SIC - Fighters They Bleed


1. Fighters They Bleed
2. Cold & Black
3. Battles Of The Mind
4. Flaming Halo
5. Fuel Cells
6. Number 6.6
7. Killing Birth
8. Cut Through
9. Rain Of Knieves
10. Slither
11. A C I D
12. Chained & Restrained


Drei Jahre ist es her, dass SIC ihr Debut Pandemonium in die Welt ließen. Etwa ein-einhalb Jahre seit ihrer großen Tour durch Europa . Bereits zu dem Zeitpunkt arbeiteten die fünf Jungs von den Färöer Inseln um Songwriter und Gitarrist Eddie Jacobsen an neuen Songs und stellten in ihrem meist sechs Songs umfassenden Vorprogramm von HateSphere einige dieser Stücke vor.
Seit dem ist einiges passiert, Drummer Magnus Hansen verließ die Band und wurde vom ehemaligen HateSphere Felldrescher Dennis Buhl ersetzt. Produziert wurde die Scheibe von Jacob Hansen (Hansen Studios) und abgemixt von Tue Madsen (Antfarm Studio).
Anderes blieb gleich. Wie schon ‚Pandemonium' durfte sich Seth Siro Anton auch an dem Cover Artwork ‚Fighters They Bleed' kreativ auslassen.
Wer genau hinguckt, findet noch eine weitere Verbindung zwischen den beiden Scheiben: Damals hieß der sechste Track Number 6. Jetzt? Genau...

Soviel zum Äußeren, aber wie sieht es musikalisch aus?

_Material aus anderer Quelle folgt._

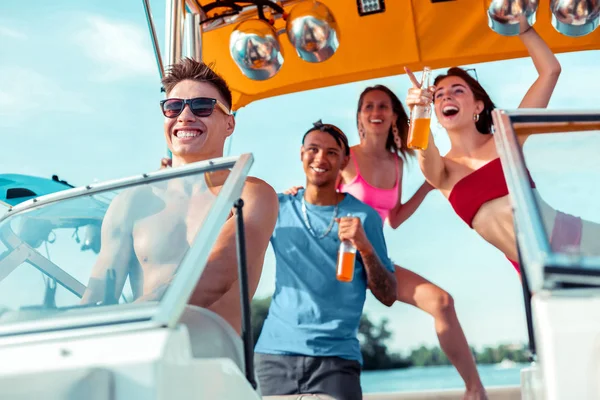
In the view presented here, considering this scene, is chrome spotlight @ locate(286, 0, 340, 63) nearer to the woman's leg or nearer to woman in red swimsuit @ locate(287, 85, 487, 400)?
woman in red swimsuit @ locate(287, 85, 487, 400)

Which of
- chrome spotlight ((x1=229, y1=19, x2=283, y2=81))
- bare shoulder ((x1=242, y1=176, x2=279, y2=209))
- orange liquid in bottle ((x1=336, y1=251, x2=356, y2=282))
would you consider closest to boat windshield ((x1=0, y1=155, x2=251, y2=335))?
bare shoulder ((x1=242, y1=176, x2=279, y2=209))

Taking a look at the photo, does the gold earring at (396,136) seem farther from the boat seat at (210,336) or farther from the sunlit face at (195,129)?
the boat seat at (210,336)

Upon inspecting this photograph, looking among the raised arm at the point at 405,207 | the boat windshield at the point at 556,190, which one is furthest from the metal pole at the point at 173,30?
the boat windshield at the point at 556,190

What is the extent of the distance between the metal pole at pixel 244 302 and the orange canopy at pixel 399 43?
9.04 ft

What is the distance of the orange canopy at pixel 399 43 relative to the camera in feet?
13.8

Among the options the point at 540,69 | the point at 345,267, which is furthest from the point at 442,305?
the point at 540,69

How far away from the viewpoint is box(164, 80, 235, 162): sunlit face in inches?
99.7

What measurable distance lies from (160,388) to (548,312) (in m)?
0.69

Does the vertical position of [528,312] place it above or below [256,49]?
below

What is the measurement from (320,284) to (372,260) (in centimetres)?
25

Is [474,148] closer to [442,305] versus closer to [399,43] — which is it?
[442,305]

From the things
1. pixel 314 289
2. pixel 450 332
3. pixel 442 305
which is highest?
pixel 314 289

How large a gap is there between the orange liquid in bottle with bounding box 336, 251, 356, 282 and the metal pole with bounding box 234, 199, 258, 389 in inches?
50.4

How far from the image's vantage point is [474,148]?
146 inches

Gibt es die Bezeichnung Post-Grunge-Nu-Metal-Thrash? Wenn nicht, dann gibt es sie jetzt, denn das ist die beste Beschreibung, die mir zu den Klängen von SIC einfällt.
Heftige Riffs, mächtige Fellprügelei, mitunter der Einsatz von Wah Wahs und dazu eine Stimme, die einem einfach den Atem stocken lässt. Treffende Growls und dennoch Facettenreichtum an Melodiosität. Wenn ich bei Overkill einfach nur die gleichmäßige Gemütlichkeit der Bassschläge faszinierend finde, so reißt mich bei SIC umso mehr die absolute Unberechenbarkeit der Melodien mit - sei es in den Instrumenten oder der Stimme von Mikkjal Gaard Hansen. Gleichmäßiges Donnern wird abrupt von ruhigen Parts unterbrochen, nur um gleich umso mehr drauf einzuprügeln. Die Macht der Songs liegt in der Stimme und den leisen Gitarren-Untertönen, wobei das gesamte instrumentale Drum-Herum eben einfach stimmt. Und zwischendrin folgt mit "Number 6.6" auch mal eine Ansprache. Bevor man dies realisiert, knallt es auch schon mit "Killing Birth" weiter.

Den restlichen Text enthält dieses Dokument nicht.